● Task goal: Please copy the play history below from the words "The Girl Next Door: History" through the words "2020 and 2021.", switching every "pandemic" to "health crisis".

Top of Selected excerpt

The Girl Next Door: History

The Girl Next Door is Alan Ayckbourn's 85th produced full-length play and was written as a direct result of the Covid-19 pandemic of 2020 and 2021.

As a result of the global outbreak, all the UK's theatre's were closed during March 2020 and Alan's latest play,
Truth Will Out, was cancelled at the Stephen Joseph Theatre. As a result, Alan went on to to produce an audio stream of a previously unproduced play called Anno Domino.
Behind The Scenes: Lockdown Plays
The Girl Next Door is just one of four plays written by Alan Ayckbourn during the Covid-19 lockdowns of 2020 / 2021. This was the first play he wrote during May 2020 but this was followed by three more plays, Another Time, Another Place; Fourplay and All Lies. No further details have been given about the other plays and, as of June 2021, it is not known when or if these plays will be produced in the future.
As soon as Alan had finished working on Anno Domino in early May 2020, he immediately began writing a new four-hander called The Girl Next Door, which was completed in late May. The play features just four actors with Alan realising that post-Covid, it was highly likely large company casts would be unviable for the foreseeable future; indeed when theatres did re-open briefly during autumn / winter 2020, the emphasis was on small companies which would form social bubbles. The play is also specifically set during the national lockdown of 2020

The play was immediately sent to Paul Robinson, the Artistic Director of Alan's home theatre - the Stephen Joseph Theatre in Scarborough - for consideration. With the uncertainty surrounding the re-opening of the UK's theatres, no decision was made regarding the play until January 2021 when plans began to be made for the possibility of theatres in the UK being open again during the summer of 2021. The fact a new Ayckbourn play was a possibility was hinted at in an otherwise unrelated press release from the SJT in February 2021.

The Girl Next Door is described as a 'lockdown love story' by the playwright and is set in two neighbouring houses on the same street in London during August 2020. But all is not as it seems and a tale of how love can rise above adversity and reach across the years unfolds.

Rehearsals began on 4 May 2021 and unusually featured two companies (Red Team and Blue Team) due to the circumstances regarding the pandemic and lockdown. Alan Ayckbourn directed the Red Team with a company of his choice with the SJT's Associate Director Chelsey Gillard directing Blue Team, which she had cast - each team also had their own specific stage management team allowing each company to create a complete social bubble.

Bottom of Selected excerpt
Top of Data extract

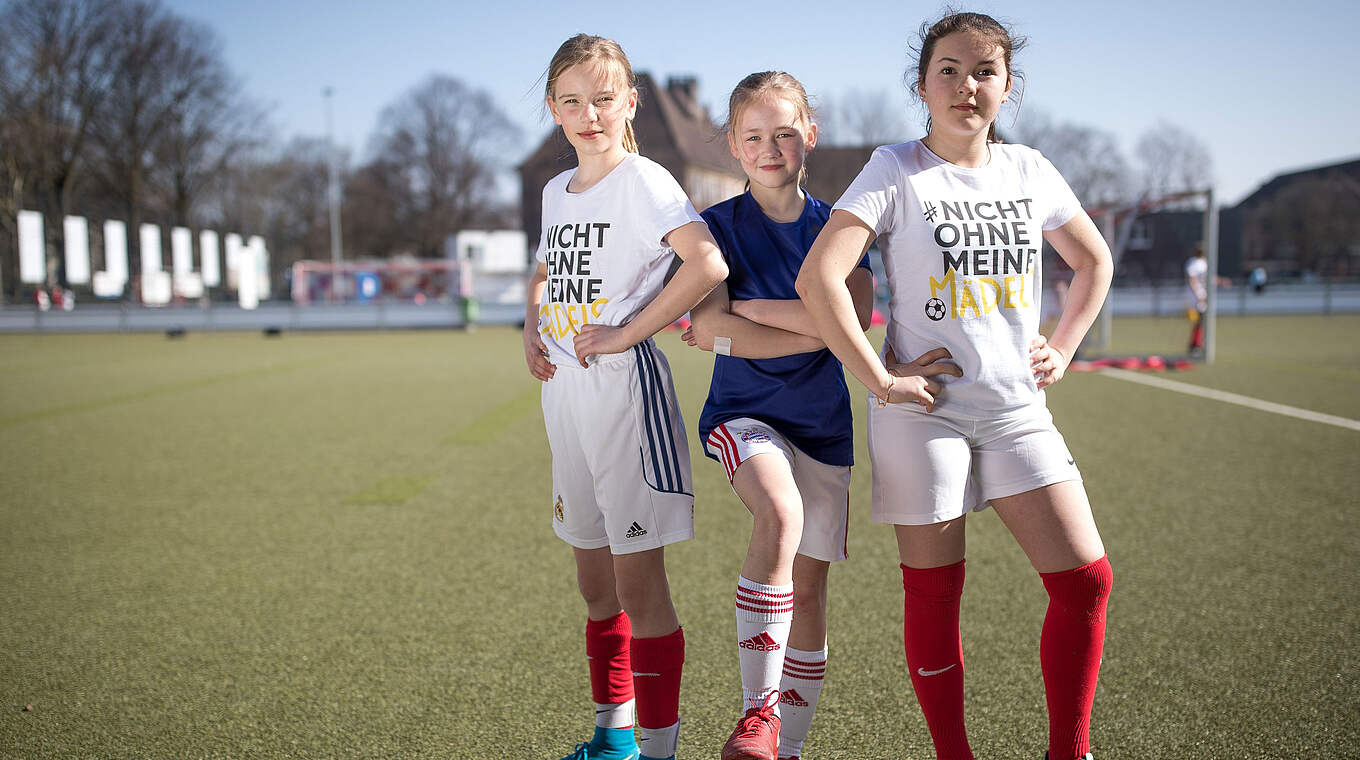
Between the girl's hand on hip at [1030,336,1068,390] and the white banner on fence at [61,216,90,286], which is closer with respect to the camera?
the girl's hand on hip at [1030,336,1068,390]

Bottom of Data extract

● Result of the task:
The Girl Next Door: History

The Girl Next Door is Alan Ayckbourn's 85th produced full-length play and was written as a direct result of the Covid-19 health crisis of 2020 and 2021.